If f is not strict, it can produce a B without forcing its argument. If it just uses the argument without evaluating it, it can only store it inside the B it constructs, so B seems to be something like a list or tree. Or it can call a function on it, but store the thunk of the function call in the result, so the argument is only forced if this thunk is forced. So if f is not strict, it has to increase the memory usage (or throw the argument away, but this does not seem sensible in this case). If it is strict, it can extract the relevant fields and produce a result, maybe dropping the last reference to the argument and making it eligible for GC.

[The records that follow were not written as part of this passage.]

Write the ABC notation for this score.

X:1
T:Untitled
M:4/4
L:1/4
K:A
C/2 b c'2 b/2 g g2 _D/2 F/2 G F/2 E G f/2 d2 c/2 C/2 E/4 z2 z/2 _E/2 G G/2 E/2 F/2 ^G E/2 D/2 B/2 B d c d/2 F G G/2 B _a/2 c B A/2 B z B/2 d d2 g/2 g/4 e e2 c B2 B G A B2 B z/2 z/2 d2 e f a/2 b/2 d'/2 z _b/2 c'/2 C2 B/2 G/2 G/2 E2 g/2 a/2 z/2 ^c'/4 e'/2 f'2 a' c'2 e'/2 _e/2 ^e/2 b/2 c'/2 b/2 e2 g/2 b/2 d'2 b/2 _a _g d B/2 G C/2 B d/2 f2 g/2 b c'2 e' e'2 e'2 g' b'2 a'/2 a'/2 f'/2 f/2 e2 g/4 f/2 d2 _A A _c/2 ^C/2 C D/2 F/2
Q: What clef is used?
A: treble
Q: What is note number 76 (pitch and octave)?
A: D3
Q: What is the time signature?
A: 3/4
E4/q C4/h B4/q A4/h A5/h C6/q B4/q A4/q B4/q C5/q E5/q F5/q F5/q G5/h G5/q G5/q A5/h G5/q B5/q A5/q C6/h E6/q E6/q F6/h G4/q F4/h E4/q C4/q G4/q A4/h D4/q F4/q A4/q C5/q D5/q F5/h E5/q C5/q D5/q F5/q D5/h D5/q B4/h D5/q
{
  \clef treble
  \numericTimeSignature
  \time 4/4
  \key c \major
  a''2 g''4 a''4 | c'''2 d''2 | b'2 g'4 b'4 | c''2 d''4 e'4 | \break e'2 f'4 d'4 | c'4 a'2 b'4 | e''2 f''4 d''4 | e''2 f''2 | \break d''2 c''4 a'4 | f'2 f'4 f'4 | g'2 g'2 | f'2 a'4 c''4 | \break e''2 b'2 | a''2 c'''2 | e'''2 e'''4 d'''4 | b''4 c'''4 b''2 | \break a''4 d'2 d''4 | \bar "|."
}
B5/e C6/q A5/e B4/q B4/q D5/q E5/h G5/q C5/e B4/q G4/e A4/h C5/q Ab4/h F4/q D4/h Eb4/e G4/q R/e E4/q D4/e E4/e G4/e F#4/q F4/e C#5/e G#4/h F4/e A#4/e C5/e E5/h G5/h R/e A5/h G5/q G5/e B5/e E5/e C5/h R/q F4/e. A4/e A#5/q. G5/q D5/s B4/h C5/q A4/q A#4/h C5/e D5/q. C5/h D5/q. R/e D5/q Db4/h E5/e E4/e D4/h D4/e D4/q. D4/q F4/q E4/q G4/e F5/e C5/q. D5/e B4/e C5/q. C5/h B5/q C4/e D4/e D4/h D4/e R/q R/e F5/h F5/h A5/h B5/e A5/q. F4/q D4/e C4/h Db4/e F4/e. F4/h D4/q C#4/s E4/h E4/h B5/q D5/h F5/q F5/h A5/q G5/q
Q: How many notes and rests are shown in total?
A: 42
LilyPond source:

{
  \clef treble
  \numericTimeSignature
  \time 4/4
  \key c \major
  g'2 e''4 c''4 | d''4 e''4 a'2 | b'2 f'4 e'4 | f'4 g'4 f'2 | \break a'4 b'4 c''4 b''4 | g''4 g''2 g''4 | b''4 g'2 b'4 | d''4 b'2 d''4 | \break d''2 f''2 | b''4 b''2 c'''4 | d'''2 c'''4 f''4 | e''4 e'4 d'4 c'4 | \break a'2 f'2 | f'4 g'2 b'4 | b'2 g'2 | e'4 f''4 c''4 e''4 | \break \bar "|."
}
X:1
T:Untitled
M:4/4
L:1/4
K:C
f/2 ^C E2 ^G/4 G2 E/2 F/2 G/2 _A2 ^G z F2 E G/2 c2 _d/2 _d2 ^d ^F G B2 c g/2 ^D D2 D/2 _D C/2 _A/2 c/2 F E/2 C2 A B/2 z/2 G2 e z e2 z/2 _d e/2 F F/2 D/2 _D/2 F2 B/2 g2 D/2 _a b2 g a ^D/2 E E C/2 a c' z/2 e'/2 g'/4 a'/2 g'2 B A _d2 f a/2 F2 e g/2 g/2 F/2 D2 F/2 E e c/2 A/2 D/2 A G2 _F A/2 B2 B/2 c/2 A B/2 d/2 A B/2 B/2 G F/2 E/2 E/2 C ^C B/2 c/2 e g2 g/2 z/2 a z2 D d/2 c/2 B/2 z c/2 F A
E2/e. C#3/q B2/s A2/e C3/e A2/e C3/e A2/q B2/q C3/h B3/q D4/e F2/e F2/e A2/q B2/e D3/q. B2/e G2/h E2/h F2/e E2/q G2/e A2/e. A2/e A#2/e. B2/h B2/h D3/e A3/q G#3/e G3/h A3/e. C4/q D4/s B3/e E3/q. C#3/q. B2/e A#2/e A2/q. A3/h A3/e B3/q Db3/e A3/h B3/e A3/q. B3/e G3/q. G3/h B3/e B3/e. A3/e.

3) Are the "overwritten" portions of each B (i.e., those parts of the persistent data we no are no longer needed) guaranteed to be pushed out of memory at any particular point? Is this something we know will (might?) happen as soon as the GC is run? Or does it happen right when each f is applied to it's argument?

Nothing is overwritten. Instead, a new version of B is allocated and the old one is collected after the last reference is dropped. Maybe this is best visible if you consider (f b, g b). Overwriting parts of b in f would change the argument to g. Thus, a copy has to be produced. It would be valid if the compiler could prove that only one reference exists and this is passed to f, but first this proof could be difficult and second a separate version of f would have to be compiled. This may even reduce performance, as the GC is exploiting the fact that most data structures are immutable (although thunks are mutable as they are overwritten by their result). Thus, such an optimization could hurt the GC, which would result in a global slowdown, further reducing any gains from overwriting the contents of the argument. Additionally, GCs are quite cheep if not much data is alive.